## Assignment
The data below should be restated word for word, pictures omitted.

## Collected data
⁂

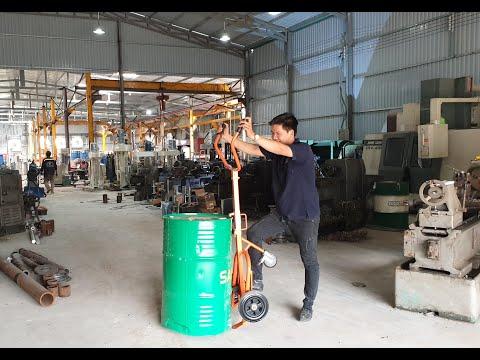 Hướng dẫn sử dụng xe đẩy 3 bánh DE 400 Lh 0909 216 299 Mr Toàn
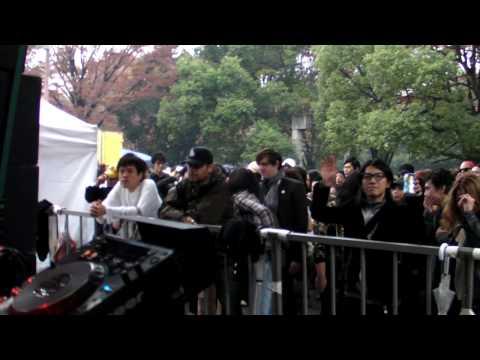 20081116 TECHRIDERS @ TOKYO DANCEMUSIC FES 01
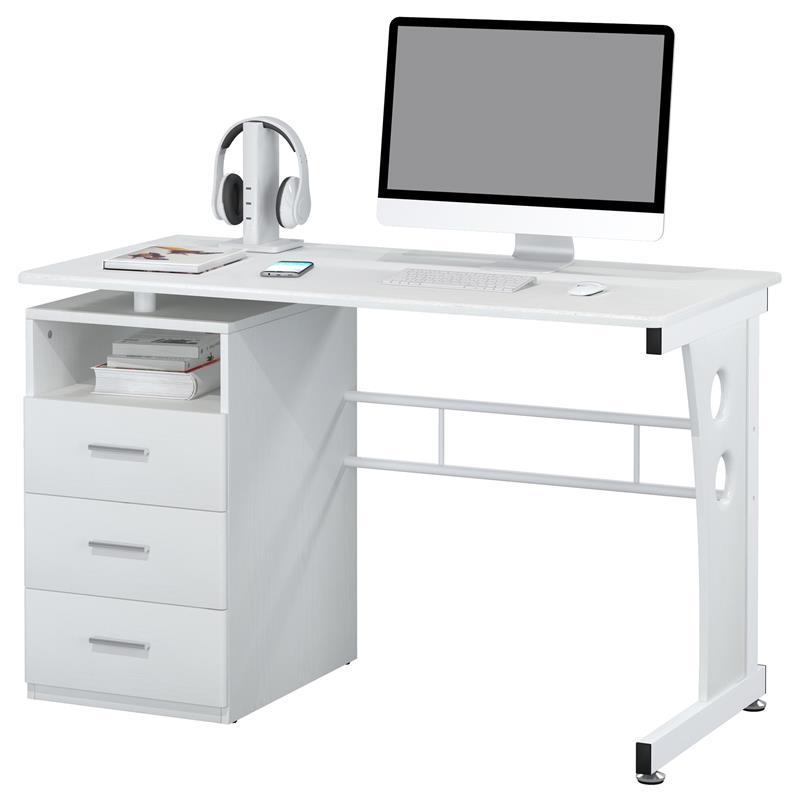 Pc Tisch Weiß Ikea ~ SixBros Computerschreibtisch Tisch PCTisch weiß S3522073  eBay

⁂

## Your response
 Hướng dẫn sử dụng xe đẩy 3 bánh DE 400 Lh 0909 216 299 Mr Toàn
 20081116 TECHRIDERS @ TOKYO DANCEMUSIC FES 01
 Pc Tisch Weiß Ikea ~ SixBros Computerschreibtisch Tisch PCTisch weiß S3522073  eBay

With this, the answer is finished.